全国銀行協会(東京都千代田区)の外郭団体『全国銀行資金決済ネットワーク』(東京都千代田区)は、日本の全ての金融機関を結ぶオンラインネットワーク『全国銀行データ通信システム』(通称:全銀システム)の稼働時間を大きく拡大し、24時間365日無休にします。
りそな銀行(大阪市中央区)と埼玉りそな銀行(さいたま市浦和区)、近畿大阪銀行(大阪市中央区、全国地方銀行協会加盟)の3行で構成するりそなグループは2015年4月から、福岡銀行(福岡市中央区、地銀協加盟)は15年8月から、三菱UFJ銀行(東京都千代田区)は2017年2月から、三井住友銀行(東京都千代田区)も同年4月から、それぞれ自行内での振込や振替を24時間365日即時着金としてきました。しかし他行宛は、全銀システムそのものの改修を行って、稼働時間を拡大しなければ時間の延長をすることができませんでした。
なお、法人や個人事業主で当座預金を利用している場合、手形・小切手・でんさい(電子記録債権)の不渡り判定時限は従来通り、平日の午後3時とする金融機関が大半ですので、その後に振込着金があっても債権債務が決済されず、不渡りから最悪銀行取引停止処分になってしまう恐れもあり得ます。このため平日の昼間以外に入金があると困る事業性の口座に対しては、各金融機関に申請することでモアタイムシステム適用時間中の入金を禁止する措置を取ることができます。この場合、従来通り平日15時30分以降の他行からの振込依頼は翌営業日の午前8時30分に一斉に入金されます。また、クレジットカードや公共料金などの口座振替(引き落とし)に必要な資金は、三菱UFJ銀行や住信SBIネット銀行では19時、その他の主要銀行は18時までに入金されれば当日の引き落としに対応できます。
《モアタイムシステムに参加しない銀行》
3メガバンクの一角のみずほ銀行(東京都千代田区、全銀協加盟)とみずほ信託銀行(東京都千代田区、信託協会加盟)は、自行勘定系システムの更新を行っている最中のため、2019年上半期に予定している作業完了までモアタイムシステムに参加しません(前記事「みずほJCBデビットの海外使用も完全に止まる」参照)。

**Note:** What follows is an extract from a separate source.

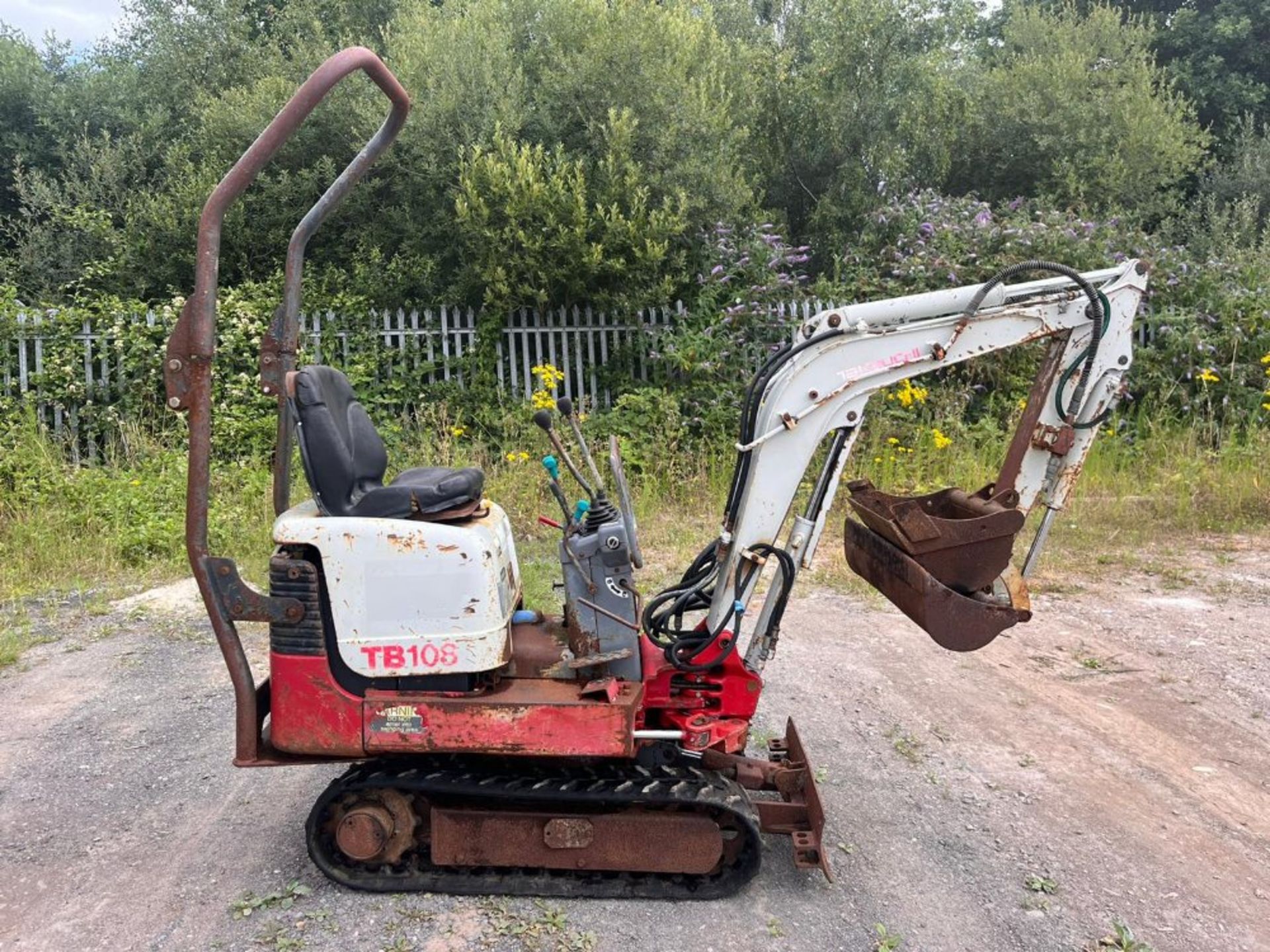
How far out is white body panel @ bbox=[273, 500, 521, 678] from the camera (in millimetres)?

静岡銀行(静岡市葵区、東証1部上場)も次世代基幹系システムの稼働開始が2019年1月の予定だったため、これに合わせるべくスタートと同時の参加を見送りました。しずぎんでの振込24時間対応化は、2019年1月4日(金)の日本時間15時からとなります。
ふくおかフィナンシャルグループ(福岡市中央区、東証1部上場)内で統合が予定されている十八銀行(長崎市、東証1部上場)と親和銀行(長崎県佐世保市、地銀協加盟)は、統合後に福岡銀行の勘定系に一本化する計画があります。福岡銀行と勘定系を共通化している広島銀行(広島市中区)はモアタイムシステムに参加しますが、十八と親和は統合作業が完了するまで、参加を見送ります。
一方、きらぼし銀行(東京都港区、地銀協加盟)は今年5月に合併があったばかりで、旧東京都民銀行(東京都港区、地銀協加盟)と旧八千代銀行(東京都新宿区、第二地方銀行協会加盟)のシステムが併存しているため、両行のシステムの統合ができるまで参加しません。きらぼし、十八、親和の各行は、モアタイムシステムへの参加が数年単位で先になる可能性もあります。
旧長信銀の2行、新生銀行(東京都中央区、東証1部上場)とあおぞら銀行(東京都千代田区、東証1部上場)も不参加。その他の業態行では、PRESTIA(SMBC信託銀行:旧シティバンク銀行 東京都港区、信託協会準加盟)、セブン銀行(東京都千代田区、東証1部上場)、野村信託銀行(東京都千代田区、信託協会準加盟)が参加せず、開業から日が浅いGMOあおぞらネット銀行(旧あおぞら信託銀行:東京都渋谷区)とローソン銀行(旧ローソンATMネットワークス:東京都品川区)も参加しません。
《一部銀行では直前にメンテナンスが》
三井住友信託銀行(東京都千代田区、信託協会加盟)では、全銀システムの24時間化を前に、10月6日(土)~8日(月)の3日間、自社勘定系システムを止めて最終調整を行います。この期間中は、ATMによる預金の引き出しはもちろん、J-Debit(キャッシュカードを使った国内でのショッピング決済)、インターネットバンキング『三井住友信託ダイレクト』『ビジネスダイレクト』による振込の依頼ができなくなります。
JP BANK ゆうちょ銀行(東京都千代田区、東証1部上場)は、同じ期間に他行への振込のみ休止します。自行内の送金(旧郵便振替)、預入、払い戻しは利用できます。